A short sale is by far the better option. As long as you have it in writing that you have been released from your mortgage and any deficiencies from the loan, you are free and clear of the mortgage.
**Details on what's your best option - Short Sale or Foreclosure
Deed in Lieu of Foreclosure
If a short sale is not an option, you may qualify for a Mortgage Release otherwise know as a deed in lieu of foreclosure. The process consists of you voluntarily transfer ownership of the property to the owner of your mortgage in exchange for a release from the mortgage loan and payments.
A Mortgage Release is an option to avoid foreclosure. You should consider it if any of the following is your situation:
- You are ineligible to refinance or modify the mortgage
- You are facing a long-term hardship
- You are behind on your mortgage payments or will fall behind in the near future.
- You are upside down in your home owing more than it's worth.
- You have been unable to sell your home.
- You can no longer afford the mortgage on your home and are ready to leave.
It totally depends on your situation but you may be required to pay to receive a mortgage release. Weigh the option, it may be worth it to get out from under a mortgage on a home that is no longer worth what it once was.
Do your research if you have decided to file for bankruptcy and seek legal counsel.
The big factor in filing bankruptcy is that it all depends on the type of debt you have, whether or not all of your debts are canceled.
Bankruptcy is a good option for eliminating credit card debt or medical related debt.
- If you file a chapter 7 bankruptcy, the debt is discharged at the end of the rulings.
- If you file for Chapter 13 bankruptcy, you have to pay off a portion of your unsecured debt through an agreed upon repayment plan.
If you have debts secured by property (cars, home, boat), the bankruptcy filings do not mean that you get to keep the property.

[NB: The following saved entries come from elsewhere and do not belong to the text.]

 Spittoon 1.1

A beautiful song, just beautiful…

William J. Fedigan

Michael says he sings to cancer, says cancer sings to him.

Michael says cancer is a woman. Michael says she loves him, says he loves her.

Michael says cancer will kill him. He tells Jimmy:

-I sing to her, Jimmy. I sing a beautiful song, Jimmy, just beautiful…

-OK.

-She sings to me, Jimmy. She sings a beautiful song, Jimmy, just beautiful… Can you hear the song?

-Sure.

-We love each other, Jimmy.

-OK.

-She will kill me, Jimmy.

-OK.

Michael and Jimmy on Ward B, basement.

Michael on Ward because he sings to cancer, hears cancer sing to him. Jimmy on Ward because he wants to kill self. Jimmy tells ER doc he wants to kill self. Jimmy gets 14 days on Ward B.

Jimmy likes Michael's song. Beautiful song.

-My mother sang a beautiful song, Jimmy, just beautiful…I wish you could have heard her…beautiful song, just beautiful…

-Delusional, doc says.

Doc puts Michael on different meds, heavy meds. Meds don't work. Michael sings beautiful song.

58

If your goal in filing bankruptcy is to save your home, consider other options first because there's no guarantee you'll keep your home.
Simply walking away from your mortgage isn't the best option without pursuing all the other options first. Walking away from your mortgage will impact your credit score approximately 150 points.
However, that's not the biggest negative in the decision.
- The lender can sue you for their losses on your foreclosed property.
- This can haunt you for many years so absolutely pursue other options that are out there before considering walking away.
**The Consequences of a Strategic Default
- Be careful of any third party offering to resolve your mortgage problems.
- Make sure they are reputable and are backed by the Better Business Bureau.
- There are many scams out there in this market promising to solve all your debt problems.
- Don't believe anyone that promises to solve your problems for a fee or that asks for you to sign over your deed.
- Solving your mortgage crisis will not be fast or without some aggravation.
- Don't believe anyone that promises you otherwise.
Don't lose hope. There are many other options to help you afford the mortgage.